Their stories unfold over time. The UI tells you how many cycles until the next chapter starts, so in the meantime you go back to work at the bar or the farm stacks, explore the Rotunda or the Hub, and try not to crash. Thanks to the company that planned your obsolescence, you have a steadily declining condition stat. As you go, you get fewer dice to spend. Like a cell phone or a light bulb, you are not made to last. The stabilizer you need to fulfill your condition is expensive and hard to find.
More pressure is provided by hunters. The company or its freelancers will find you eventually, and every hack you perform gives the beastly AI that patrols the station’s cyberspace another whiff of your scent. Eventually a judgment will come.
As Citizen Sleeper progresses, you improve the operation of its systems and find solutions to these problems. I’ve made money playing a game called tavla at the Tambour Tearoom – like in many RPGs, gambling is the best way to get rich – and I’ve set up my mushroom farm nicely. I even left the shipping container I slept in.
I started to feel like I was breaking the streak of Citizen Sleeper when I found storylines that I was clearly destined to discover earlier, which would assume that I didn’t have certain items or that I didn’t. hadn’t been to some places. Even before this happened, I had a quest to build something before I needed it, stole shipments that never appeared in my inventory, and an Upgrades Available message persisted after I spent all my points of upgrade.
A few typos and punctuation errors mark the text, although the writing itself is excellent.
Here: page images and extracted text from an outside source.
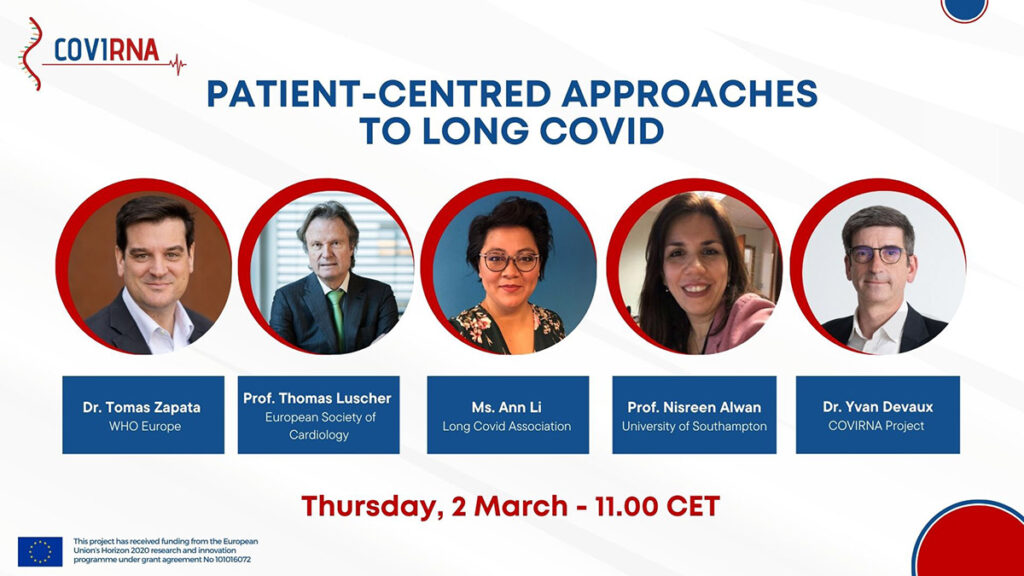 COVIRNA

PATIENT-CENTRED APPROACHES TO LONG COVID

Dr. Tomas Zapata
WHO Europe

Prof. Thomas Luscher
European Society of Cardiology

Ms. Ann Li
Long Covid Association

Prof. Nisreen Alwan
University of Southampton

Dr. Yvan Devaux
COVIRNA Project

Thursday, 2 March - 11.00 CET

This project has received funding from the European Union's Horizon 2020 research and innovation programme under grant agreement No 101016072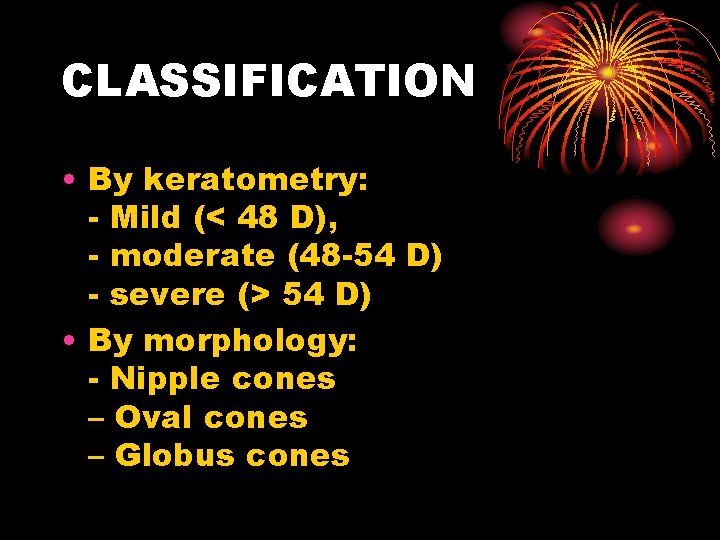 CLASSIFICATION

• By keratometry:
- Mild (< 48 D),
- moderate (48-54 D)
- severe (> 54 D)

• By morphology:
- Nipple cones
– Oval cones
– Globus cones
All this focus on the mundane, cleaning and surviving, makes the occasional glimpse of something deep feel powerful – perhaps a poetic description of the data cloud of flowing cyberspace and the impossible entities that live there, or of the endless physical space in which the station revolves, and the little individuals who find hope there.
Citizen Sleeper has multiple endings, some of which allow you to continue playing to find others. By the time I was done I hadn’t seen any burning attack ships on Orion’s shoulder or C-beams glowing in the dark, but I had released an AI from a vending machine , thwarted a few corporate stratagems to gain a foothold in the station, and renovated a bar. I didn’t want to leave and reached the credits three times finding multiple endings in one playthrough.
This is the best recommendation I can give to Citizen Sleeper: it allowed me to build a life that I wanted to continue to live. When I go, who will harvest the mushrooms? Who’s going to feed this stray cat?